A warehouse of stone and metal houses a collection of historical value oft overlooked. Filing cabinets extend along the length of the one-room library in fourteen rows, not counting those running along the outer walls. Each cabinet stands approximately five feet tall and has forty thin drawers, each filled meticulously with labeled, compartmentalized samples of rock from all over the world. I walk the rows, stopping in front of one of the cabinets to open the top drawer. I reach in and pull out a rock labeled with tape, “Lilta-Sandfell, Iceland – Basalt.”
***
It was a short nine centuries ago that I left my home, that place which we all call home, in the thick, torrid porridge found far beneath where we am now, far beneath the clouds, far beneath the treetops and the ground and even the bedrock below. We started to grow, cozy in the magma chamber. As time passed, we fractionated. Magnesium dragged down to the bottom of our molten body by solid olivine, changing the chemical makeup for those of us still liquid.
***
Turning the rock over in my hands, I immediately notice its black color, which suggests it’s a mafic rock. This chunk in particular is chock full of magnesium and iron. The grain size is very small and filled with vesicles, meaning it cooled quickly. One side of the rock has a peculiar texture: a glassy rind. Glassy rinds form from exposure to water, so this rock must have cooled in water or ice. Since it’s from Iceland, ice is more likely.
***
I played witness to my own creation under two-thousand feet of ice, when the molten slurry of Earth’s interior broke through bedrock, reacting violently with the temperature of its new environment. For decades, it had pushed painstakingly upward, forcing against gravity, flowing through a plumbing system of nature’s design. It became sluggish. Its surface formed a glassy rind. But it kept going, driven by the determined magma below.

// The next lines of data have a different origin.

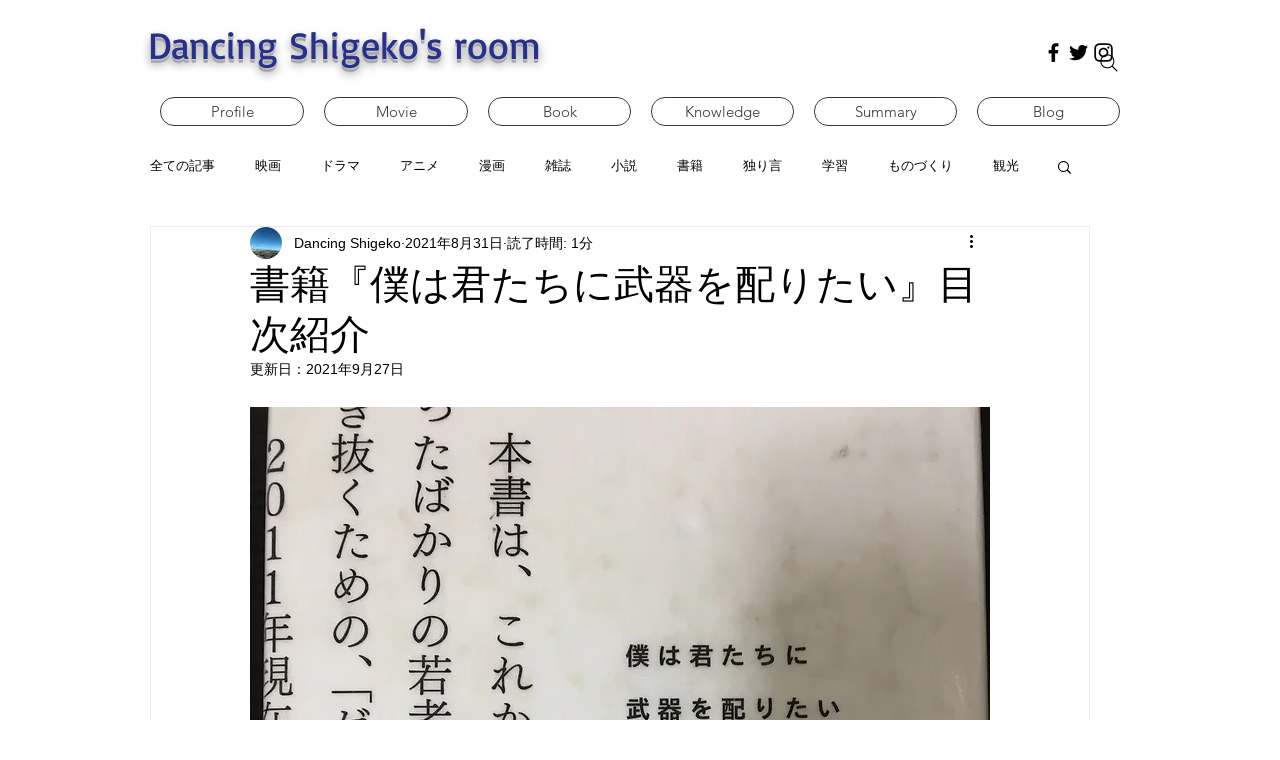

--- FILE ---
content_type: text/html; charset=utf-8
request_url: https://www.google.com/recaptcha/api2/aframe
body_size: 248
content:
<!DOCTYPE HTML><html><head><meta http-equiv="content-type" content="text/html; charset=UTF-8"></head><body><script nonce="ndsV8LiyiUXWyPkgmkWYjA">/** Anti-fraud and anti-abuse applications only. See google.com/recaptcha */ try{var clients={'sodar':'https://pagead2.googlesyndication.com/pagead/sodar?'};window.addEventListener("message",function(a){try{if(a.source===window.parent){var b=JSON.parse(a.data);var c=clients[b['id']];if(c){var d=document.createElement('img');d.src=c+b['params']+'&rc='+(localStorage.getItem("rc::a")?sessionStorage.getItem("rc::b"):"");window.document.body.appendChild(d);sessionStorage.setItem("rc::e",parseInt(sessionStorage.getItem("rc::e")||0)+1);localStorage.setItem("rc::h",'1768896116166');}}}catch(b){}});window.parent.postMessage("_grecaptcha_ready", "*");}catch(b){}</script></body></html>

The further it ventured, the cooler it became, and we were soon forging a plumbing system of our own, through ice and air, solidifying all the while. Cool liquid fizzed on our surface. Pores broke out under our glassy rind. We were lighter, and all around was glacial blue. Now more solidified than we had ever been, we began to gain familiar shape at expense of what little viscosity we had. Cast aside by the still-flowing magma on its tireless journey forth, we found little comfort in a new home ever-changing. We were constantly pushed further and further from our access point by newly solidified pillow basalts. We grew in size, piling on top of each other.
***
The overall shape and texture was pillow-like, the marker of a pillow basalt. When a subglacial eruption occurs, the magma on top is cooled instantly, but the magma below continues to push upward, swelling the top layer until it bursts, the new magma cools, and the process continues. Judging by the lack of olivine, this rock was from the top of the flow. Since olivine tends to sink into the lower levels of the magma, this rock must have been one of the first layers to reach the surface of the glacier. Yellow and tan splotches reveal palagonite on the surface, which was most likely caused by erosion from glacial meltwater.
***
Above, some still-molten material was finally meeting atmosphere, flowing laterally at gravity’s command, released from the confinement which was all it had ever known. Flattening around the epicenter of the eruption with no particular regularity, an earthen structure was crafted where only ice had once lived.
As the centuries wore on, the atmosphere gradually warmed, and the glacier gradually melted away. We were exposed. The glacier’s meltwater had stained much of me yellow. Fierce winds scratched and scraped me, but I held firm. That is, until the quarriers came. With massive equipment they ripped us apart, and where was once a sturdy outcrop now sat a collection of loose cobbles. The miners continued to smash us, and finally, defenseless against the forces of humans, I broke from the rock that held me, tumbling down and cracking as I fell into the heap below.
***
I turn the rock over slowly in my hand, sliding its gritty pores across my palm. Gingerly, I place the rock back in its designated bag and press my fingers on the seal until I hear it click. The drawer’s thud ricochets around the vast warehouse, the echoes settling after a few seconds. I peer down the long row of cabinets, unsure of what rock to pick next. I hustle through the cabinets, running my fingers along their cold, metallic sides. My hand finds no handle in particular, and my thumb depresses the locking mechanism. I reach in and pull out another rock.